Ainsi, oui, même dans un pays où le grand public connait peu le sport auto, il est possible de faire rêver les femmes avec des histoires de pilotes... Sachant que Ferrari n'est présent dans l'archipel que depuis 2012. Autostrada, fondé par Wellington Soong, représentant officiellement le cheval cabré.

Ce qui me chiffonne le plus, c'est l'histoire du Ferrari Challenge. C'est une compétition pour gentlemen-drivers -souvent grisonnants- et ils courent à fond perdu. Dans la vraie vie, ce n'est pas avec ça qu'il aurait financé sa villa à Cebu !
Accessoirement, je doute qu'il y ait beaucoup de femmes qui en suivent les courses...
Le gag, c'est que Richard Vernon Anderson Avilla existe !

"R. Avilla", ça ne vous rappelle personne ? C.D. de Guzman s'est très largement inspirée de Rodolfo Avila (avec un "L".) Son deuxième prénom est d'ailleurs Silvério (ce qui sonne comme "River".) Pilote de British F3, puis de Carrera Cup Asia, Avila court actuellement en tourisme et il est également team-manager (et non ingénieur.)
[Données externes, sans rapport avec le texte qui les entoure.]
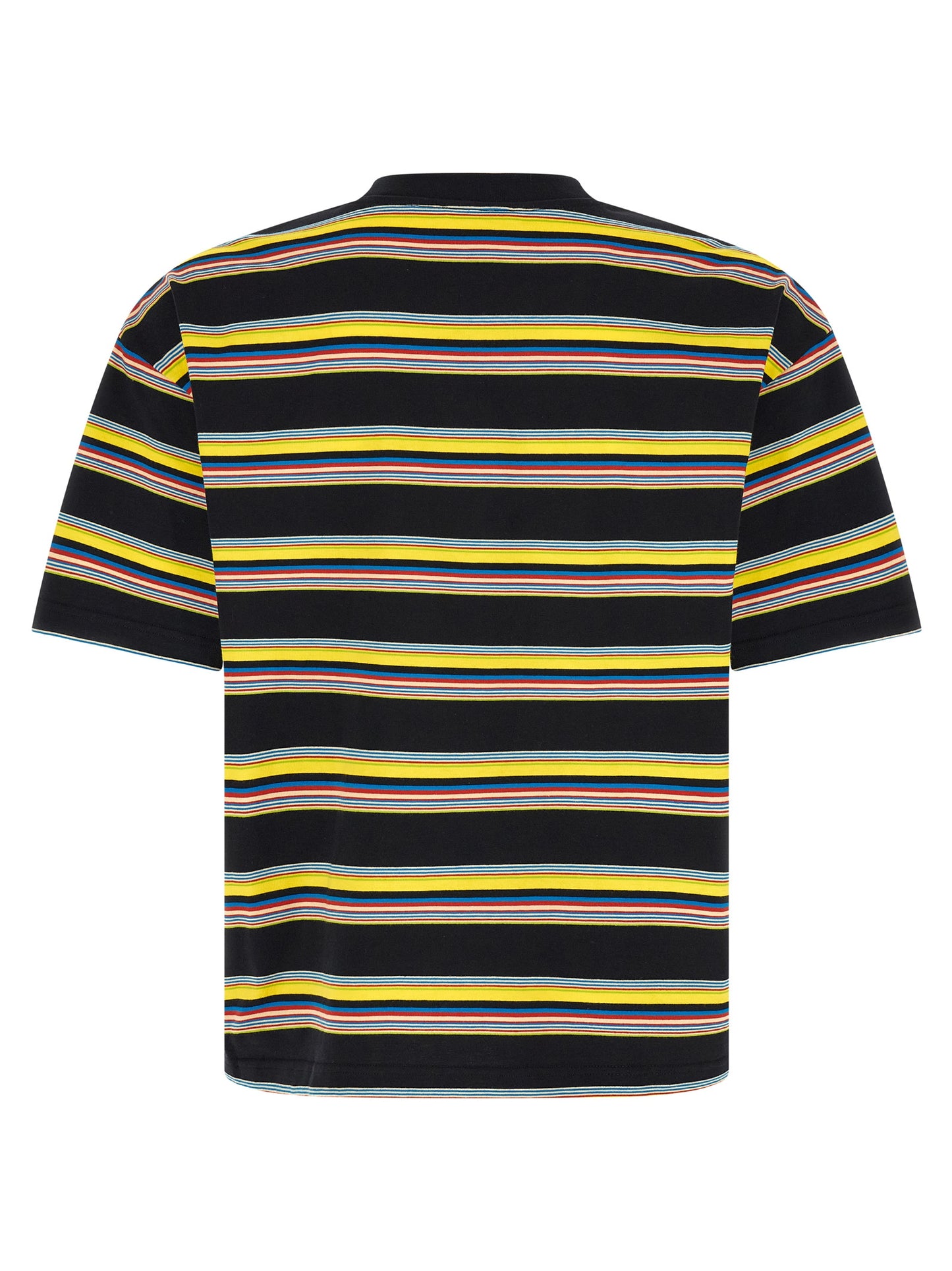 T-Shirt by Marni for men in cotton black, multicolor & striped features a plush silhouette, showcasing a sophisticated crew neckline and for a truly plush finish.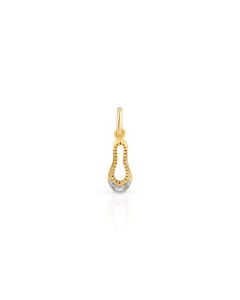 Sleek diamond pendant with elongated golden loop silhouette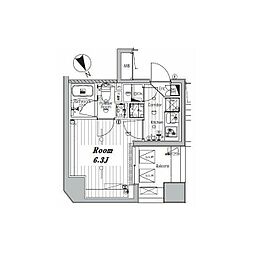 メイクスデザイン品川戸越 1Kの間取図画像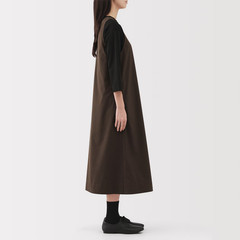 MUJI Womens Quick Dry Broadcloth Sleeveless Dress Brown Check FedEx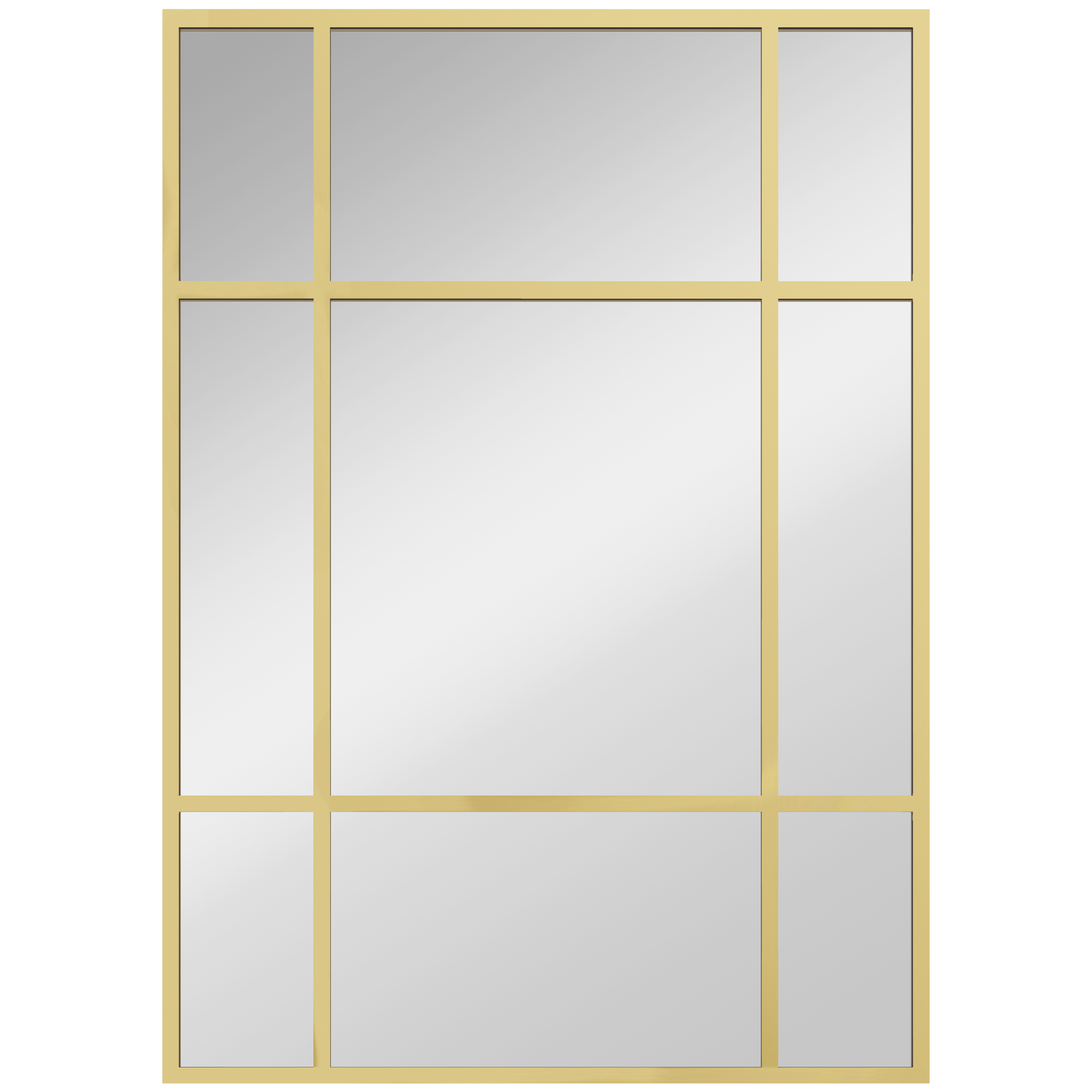 HOMCOM Wandspiegel 50 x 70 cm dekorativer Spiegel mit Metallrahmen, rechteckiger Spiegel für Schlafzimmer, Badezimmer Gold Aosom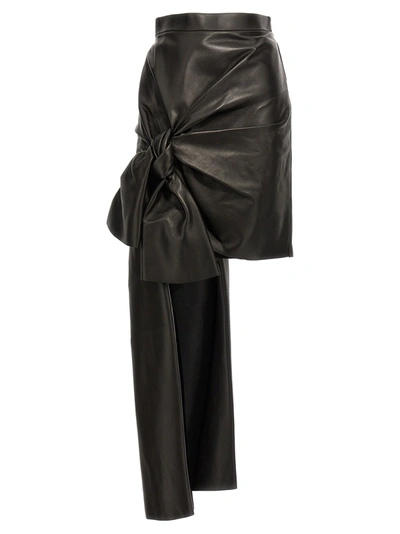 Shop Alexander Mcqueen Maxi Bow Leather Skirt Skirts Black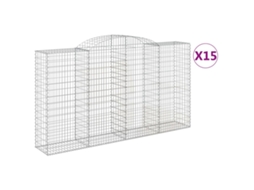 Gabion Basket, Gabion Baskets Vidaxl Prateado Ferro (300 X 50 X 160/180 Cm)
Problème : Avila est un Portugais de Macao et non un Philippin. Ce qui explique pourquoi, dans le roman, River est toujours fourré à Macao et à Hong-Kong... Quant à son expérience au volant d'une Ferrari, elle se limite à une saison d'Asian Supercar Challenge, en 2008.

C.D. de Guzman n'avait pas le temps de faire de grandes recherches. Elle a donc mixé Avila avec un second pilote : Marc Soong. Fils de Wellington Soong, c'est un fan de Ferrari et un jet-setteur régulièrement interviewé. En revanche, il n'a pas un physique de jeune premier (NDLA : il commence systématiquement ses interviews en évoquant son surpoids.) Soong Jr a effectivement testé une Ferrari Challenge. Néanmoins, il était à l'arrêt. Du coup, il court en Toyota Vios Cup, ce qui est moins glamour...

La Ferrari Challenge, C.D. de Guzman l'a trouvée chez Angie King. La patronne de Car Porn Racing (sujet de mon prochain post) a effectué quelques apparitions, décrochant des victoires de catégorie. Surtout, elle a diffusé ses courses (avec son débriefing) sur YouTube (où elle tient l'une des principales chaine de voitures philippine.) C'est peut-être ça qui a aussi donné l'idée à C.D. de Guzman d'une femme qui regarderait des courses de Ferrari Challenge Asie-Pacifique.